Indexes
Indexes are used by database server to locate rows in a table.
Indexes are special tables that are kept in a specific order. An index contains only the column(s) used to locate rows in the data table, along with information describing where the rows are physically located.
The role of indexes is to facilitate the retrieval of a subset of a table’s rows and columns without the need to inspect every row in the table.
When a row is inserted into a table, it’s not put in any particular location within the table (but put at the next available location within the file, server maintains a list of free space for each table).
Index Scan
Server needs to inspect every row of a table for a query like SELECT
(time consuming).
Example
SELECT dept_id, name
FROM department
WHERE name LIKE 'A%';
When the table contains millions of rows, the server connot answer a query within a reasonable amount of time. This is where index comes in.
Table Creation
MySQL
MySQL treats indexes as optional components of a table, so it uses alter table
command for index addition or removal.
ALTER TABLE department
ADD INDEX dept_name_idx (name);
SQL Server & Oracle Database
Other database servers, including SQL Server and Oracle Database, treat indexes as independent schema objects.
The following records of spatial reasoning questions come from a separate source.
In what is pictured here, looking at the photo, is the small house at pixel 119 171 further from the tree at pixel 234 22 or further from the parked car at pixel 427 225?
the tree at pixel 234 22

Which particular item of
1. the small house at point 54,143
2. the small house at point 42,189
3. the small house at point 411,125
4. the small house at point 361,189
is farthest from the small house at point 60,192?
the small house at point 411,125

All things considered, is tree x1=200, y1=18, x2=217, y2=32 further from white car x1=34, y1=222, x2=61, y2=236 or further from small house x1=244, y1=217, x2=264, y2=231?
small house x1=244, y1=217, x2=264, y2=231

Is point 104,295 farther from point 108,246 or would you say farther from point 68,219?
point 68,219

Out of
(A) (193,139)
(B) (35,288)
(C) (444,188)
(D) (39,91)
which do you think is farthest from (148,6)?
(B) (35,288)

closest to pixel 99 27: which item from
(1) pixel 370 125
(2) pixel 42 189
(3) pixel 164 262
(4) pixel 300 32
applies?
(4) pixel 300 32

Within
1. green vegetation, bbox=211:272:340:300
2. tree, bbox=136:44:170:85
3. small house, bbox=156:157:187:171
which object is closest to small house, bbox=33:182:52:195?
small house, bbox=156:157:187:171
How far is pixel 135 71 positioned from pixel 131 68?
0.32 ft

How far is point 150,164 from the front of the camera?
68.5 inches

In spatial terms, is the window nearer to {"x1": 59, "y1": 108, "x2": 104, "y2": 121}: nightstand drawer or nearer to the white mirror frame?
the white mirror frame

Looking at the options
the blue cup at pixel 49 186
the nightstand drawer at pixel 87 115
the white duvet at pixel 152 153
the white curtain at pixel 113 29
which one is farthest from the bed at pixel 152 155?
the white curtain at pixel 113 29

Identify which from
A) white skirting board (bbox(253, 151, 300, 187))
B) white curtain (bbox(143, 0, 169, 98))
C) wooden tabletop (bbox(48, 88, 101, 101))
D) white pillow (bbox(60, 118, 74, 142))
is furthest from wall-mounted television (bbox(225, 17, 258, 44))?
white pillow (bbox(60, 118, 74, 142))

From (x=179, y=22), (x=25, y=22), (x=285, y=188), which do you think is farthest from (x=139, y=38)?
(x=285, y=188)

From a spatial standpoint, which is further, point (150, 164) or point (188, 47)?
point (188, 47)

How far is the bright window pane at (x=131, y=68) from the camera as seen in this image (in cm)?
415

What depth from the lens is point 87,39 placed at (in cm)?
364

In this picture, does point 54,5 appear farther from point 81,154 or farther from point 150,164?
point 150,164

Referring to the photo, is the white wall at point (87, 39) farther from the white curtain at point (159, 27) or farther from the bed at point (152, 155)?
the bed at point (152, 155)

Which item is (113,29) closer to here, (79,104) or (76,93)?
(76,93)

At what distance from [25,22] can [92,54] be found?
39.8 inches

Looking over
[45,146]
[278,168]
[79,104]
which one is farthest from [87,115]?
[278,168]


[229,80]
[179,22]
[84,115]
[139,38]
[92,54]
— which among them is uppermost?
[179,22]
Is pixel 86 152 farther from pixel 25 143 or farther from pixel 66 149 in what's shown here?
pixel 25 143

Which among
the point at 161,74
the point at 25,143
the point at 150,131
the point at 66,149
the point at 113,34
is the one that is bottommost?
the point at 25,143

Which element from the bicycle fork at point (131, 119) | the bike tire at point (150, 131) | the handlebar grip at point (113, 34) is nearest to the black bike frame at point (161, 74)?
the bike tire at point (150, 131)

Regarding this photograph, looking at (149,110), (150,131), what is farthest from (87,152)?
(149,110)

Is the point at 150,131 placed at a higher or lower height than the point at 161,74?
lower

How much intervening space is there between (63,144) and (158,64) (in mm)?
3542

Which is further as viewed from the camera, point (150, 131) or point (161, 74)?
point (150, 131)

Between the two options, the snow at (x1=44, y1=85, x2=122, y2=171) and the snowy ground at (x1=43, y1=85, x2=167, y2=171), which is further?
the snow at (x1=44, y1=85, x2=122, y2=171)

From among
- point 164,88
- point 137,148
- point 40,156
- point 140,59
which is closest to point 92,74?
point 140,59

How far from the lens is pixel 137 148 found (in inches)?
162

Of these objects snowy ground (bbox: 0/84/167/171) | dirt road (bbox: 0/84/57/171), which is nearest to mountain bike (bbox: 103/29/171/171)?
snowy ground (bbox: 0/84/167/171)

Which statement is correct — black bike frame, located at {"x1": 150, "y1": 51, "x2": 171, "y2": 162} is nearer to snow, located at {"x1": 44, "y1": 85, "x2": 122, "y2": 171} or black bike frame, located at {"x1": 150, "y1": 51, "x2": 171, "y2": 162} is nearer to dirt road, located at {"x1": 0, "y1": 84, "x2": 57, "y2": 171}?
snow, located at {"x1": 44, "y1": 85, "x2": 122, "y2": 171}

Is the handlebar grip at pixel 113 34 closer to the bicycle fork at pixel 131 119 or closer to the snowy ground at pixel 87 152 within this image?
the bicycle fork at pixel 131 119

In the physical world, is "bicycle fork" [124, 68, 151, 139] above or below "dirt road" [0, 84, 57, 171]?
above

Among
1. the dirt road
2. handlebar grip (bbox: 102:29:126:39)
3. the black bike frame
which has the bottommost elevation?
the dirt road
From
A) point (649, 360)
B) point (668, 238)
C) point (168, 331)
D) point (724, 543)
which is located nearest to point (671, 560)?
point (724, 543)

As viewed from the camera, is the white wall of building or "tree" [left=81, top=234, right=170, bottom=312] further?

For both SQL Server and Oracle, therefore, you would generate an index using the create index
command.
CREATE INDEX dept_name_idx
ON department (name);
As of MySQL version 5.0, a create index
command is available, although it is mapped to the alter table
command.
The query optimizer can choose to use the index if it is deemed to be beneficial.
If there are only a few rows in a table, the query optimizer might ignore the index.
If there is more than one index, the optimizer must decide which index will be the most beneficial for a particular SQL statement.
Show Table Indexes
MySQL
SHOW INDEX FROM department \G
When a table is created with primary key constraint, MySQL server automatically generated an index on the primary key column.
Table Index Removal
MySQL
Supports drop index
command too.
ALTER TABLE department
DROP INDEX dept_name_idx;
Oracle
DROP INDEX dept_name_idx;
SQL Server
DROP INDEX dept_name_idx ON department;
Unique Indexes
Unique index can also serve as a mechanism for disallowing duplicate values in the indexed column. When a row is inserted or when the indexed column is modified, the database server checks the unique index to see whether the value already exists in another row in the table.
An error is raised when duplicate data is inserted.
Since primary key columns already have unique indexes, it’s not needed to create unique indexes for them.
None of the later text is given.